We’ll never know what might have been achieved if the players had organized more effectively, made more radical demands, or ignored the advice of the man who brought you such lose-lose solutions as warmed-over Romneycare and the Beer Summit. Creating more polling places is all well and good, but it’s obvious that increased voter turnout isn’t the panacea liberals imagine it to be. Same goes for a committee devoted to racial justice within the league, although similar groups like the Player’s Coalition and MLS’ Black Players for Change have done meaningful things like stage highly-visible demonstrations, lobby against qualified immunity, and force leagues to donate to underserved communities.

That being said, the players could have dreamed much bigger. Why not demand that Houston Rockets owner Tillman Fertitta donate to bail funds instead of cutting seven-figure checks to the Trump Victory PAC and the RNC? Or ask that Orlando Magic owner Dan DeVos call on his sister-in-law Betsy to stop gutting our nation’s public school system? The players could have simply demanded that Fertitta, DeVos, and other right-wing owners sell their teams, as the racist owner of MLS’ Real Salt Lake and the NWSL’s Utah Royals FC is currently being forced to do. If that sounds like a reach, recall how quickly the league pushed out former Los Angeles Clippers owner Donald Sterling once his decades of racism became public knowledge.

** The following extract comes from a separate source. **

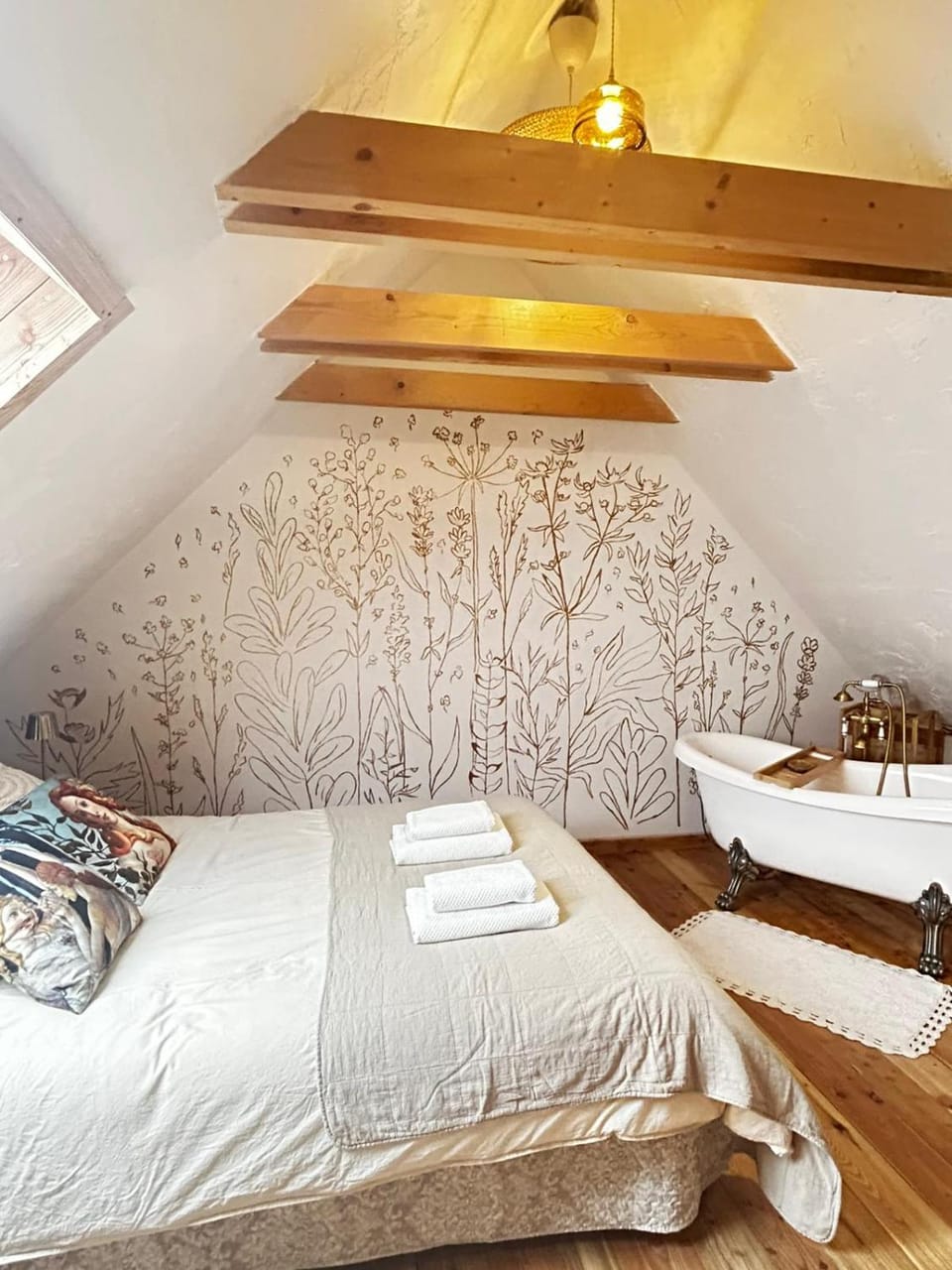Szumidomki strefa z jacuzzi sauna potok las Apartment in Lesser Poland Voivodeship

Many on the left came away from the NBA players’ brief strike disappointed, and I sympathize. It wasn’t fun to watch, for the second time this year, as Obama’s intervention scuttled an exciting progressive project. For some, it may be tempting to dismiss what happened entirely, or to read it as proof that sports is nothing more than a distraction from “real” political issues. But there are two good reasons not to do that, the first of which is: that’s exactly what conservatives are saying. If there’s one thing that the outright sickos in the Proud Boys, the learned sickos at the National Review, and every conservative in between can agree upon, it’s that athletes are spoiled, ungrateful dullards who have no business injecting their opinions into the politics-free “oasis” that is sports. If you ever find yourself agreeing with these people, stop and think about what you’re doing.

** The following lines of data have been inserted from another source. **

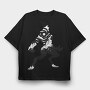 Werewolf Landscape, Tricou Oversize Barbati (Unisex)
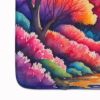 Azaleas in Color Memory Foam Kitchen Mat Machine Washable Anti-Fatigue Mat Cushion Comfort Bath Mat or Kitchen Rug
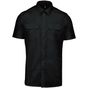 Kariban Chemise pilote manches courtes homme black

Moreover, there’s absolutely nothing that says that the Obama-brokered “resolution” to NBA players’ political awakening is the end. In fact, there’s evidence it was a beginning. Athletes across the country realized the power of their collective action, and they clearly have some people scared of what they might do next. As the great Dave Zirin recently pointed out, the NFL is terrified that its players will follow in the footsteps of their NBA counterparts and derail football season. The players themselves seem fully aware that there’s much more to be done, and they’ve talked about striking again. The notion that pro athletes could “solve racism” is absurd, but it’s entirely within their power to make material gains for the antiracist cause—league owners are awash in money, and players are becoming more and more involved in determining how that money gets spent. And while there’s no accounting for intangibles like the strike’s effect on the national psyche, it’s undeniable that 72 hours of wall-to-wall coverage of a labor action counted for something. According to Zirin, it’s gotten labor talking about strikes again.

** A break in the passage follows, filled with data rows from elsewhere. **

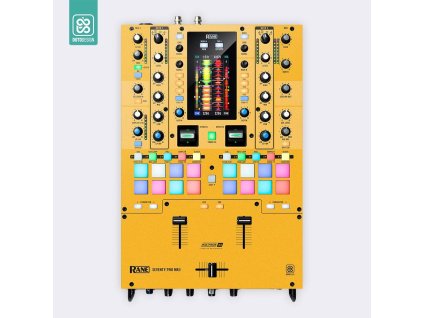 Doto Design Skin Seventy-Two 72 MK2 FULL COLORS Dark Yellow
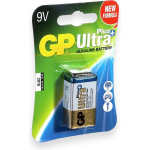 GP 9v Ultra Plus Alkaline Batterij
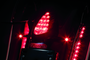 Kuryakyn Rear Turn Signal & License Plate Mount Indian Black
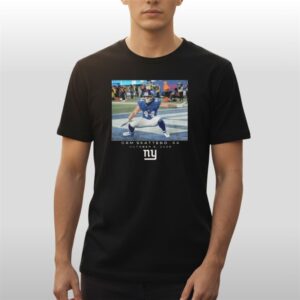 Giants John Michael Schmitz Cam Skattebo 44 shirt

The sports strike did not happen in a vacuum. It was part of both a nationwide protest movement and an encouraging trend of athletes taking political risks. From Kaepernick to the U.S. Women’s Soccer Team to the WNBA players who campaigned against their anti-BLM boss in a Georgia senate race, recent events have dealt blow after blow to the notion that sports is, has ever been, or should be apolitical. This was the first time that the movement for racial and social justice in professional sports has operated as such a cohesive unit. It will not be the last. The next time players strike, they’ll be more confident, better organized, and more ambitious. This prospect has all the right people afraid. Even if it goes down in history as a “boycott,” the sports strike was an exciting and high-profile example of labor action, the closest thing we’ve seen to a general strike in 2020. So far.